Start of Text excerpt
International Business Machines Corp. sold $20 billion of bonds, propelling the corporate-debt market to its busiest week in at least eight months despite turbulence across asset classes worldwide.
The senior unsecured bonds will help fund the computer-services giant’s acquisition of Red Hat Inc. The longest portion of the offering, a 30-year security, will yield 1.45 percentage points more than Treasuries, after initial talk of around 1.55 percentage points, according to a person with knowledge of the matter, who asked not to be identified as the details are private.
The order book for IBM’s eight-part bond sale was just shy of $40 billion, suggesting some investor indigestion following Tuesday’s offering from Bristol-Myers Squibb Co. The drugmaker managed to sell $19 billion of bonds, one of the biggest sales of the year.
The US investment-grade corporate bond market reached record highs on Tuesday, shrugging off the trade war fears that have weighed on stocks and oil this week. High-grade issuance this week could top $40 billion, the most since September, according to data compiled by Bloomberg. High-yield issuers are also taking advantage of the frenzy — they collectively had their busiest day in three months.
The market turmoil of recent days may be spurring companies that had been waiting for an opportune moment to borrow now, said Lale Topcuoglu, senior fund manager and head of credit at J O Hambro Capital Management. Issuance tends to slow down over the summer, giving limited time for corporations to sell debt.
“If you’ve got to get a deal done and there’s even a little uncertainty about the markets, that’s an additional push,” said Topcuoglu, whose firm manages about $38 billion. “You really have May to crank as much as you can.”
More big bond offerings are coming. T-Mobile US Inc. and Fidelity National Information Services Inc. are expected to issue debt in the coming weeks to fund their respective acquisitions.
Companies are tapping the bond market to finance acquisitions after having shied away from that kind of issuance for much of the year. Just over $60 billion of investment-grade corporate debt was sold for that purpose in the first four months of the year, including about $2 billion in April, according to data compiled by Bloomberg. That’s out of $445.4 billion of total issuance over that period. Companies instead focused on selling bonds to refinance maturing securities and fund capital expenditure, among other corporate uses.
Bond-sale volume linked to acquisitions is increasing now in part because borrowing has grown even cheaper: the average high-grade company bond yielded 3.6% on Tuesday, according to Bloomberg Barclays index data, close to its lowest level since early 2018. The debt has gained 5.9% this year.
End of Text excerpt
Start of Data supplied
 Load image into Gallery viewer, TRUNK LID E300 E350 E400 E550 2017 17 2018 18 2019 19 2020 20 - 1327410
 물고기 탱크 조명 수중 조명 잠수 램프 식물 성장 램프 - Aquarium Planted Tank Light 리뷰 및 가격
End of Data supplied
Start of Data supplied
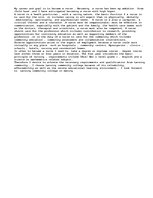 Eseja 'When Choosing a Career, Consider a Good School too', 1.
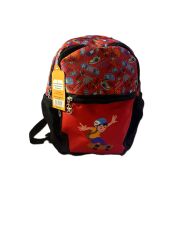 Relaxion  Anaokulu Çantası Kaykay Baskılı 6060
End of Data supplied
**Task statement**
Resume the news article on IBM's $20 billion bond sale, continuing directly after its final sentence.

**Expected answer**
Much of the borrowing to fund acquisitions this month has come from companies that announced their purchases last year. With rates low, more corporations may be tempted to boost revenue by buying competitors with borrowed money, said Josh Lohmeier, head of US investment-grade credit at Aviva Investors, which manages more than $420 billion.
“The performance of the bond market year-to-date is definitely going to be encouraging to companies that are considering and contemplating M&A,” Lohmeier said.
Market turmoil has spurred demand for safe-haven Treasuries, and corporate debt sales could lift demand for US government debt as well. When companies sell bonds, they often unwind interest-rate hedges they put in place earlier, resulting in their buying Treasuries or receiving fixed rates in swaps.
Issuers outside the corporate market are finding strong demand too. Russia sold more than $1 billion in ruble-denominated bonds on Wednesday.
Red Hat
The IBM offering started just days after the company received U.S. regulatory approval for its planned $33 billion Red Hat purchase. IBM said it’s working with competition authorities in other jurisdictions — European Commission clearance is outstanding — though the company still expects the transaction to close in the second half of this year.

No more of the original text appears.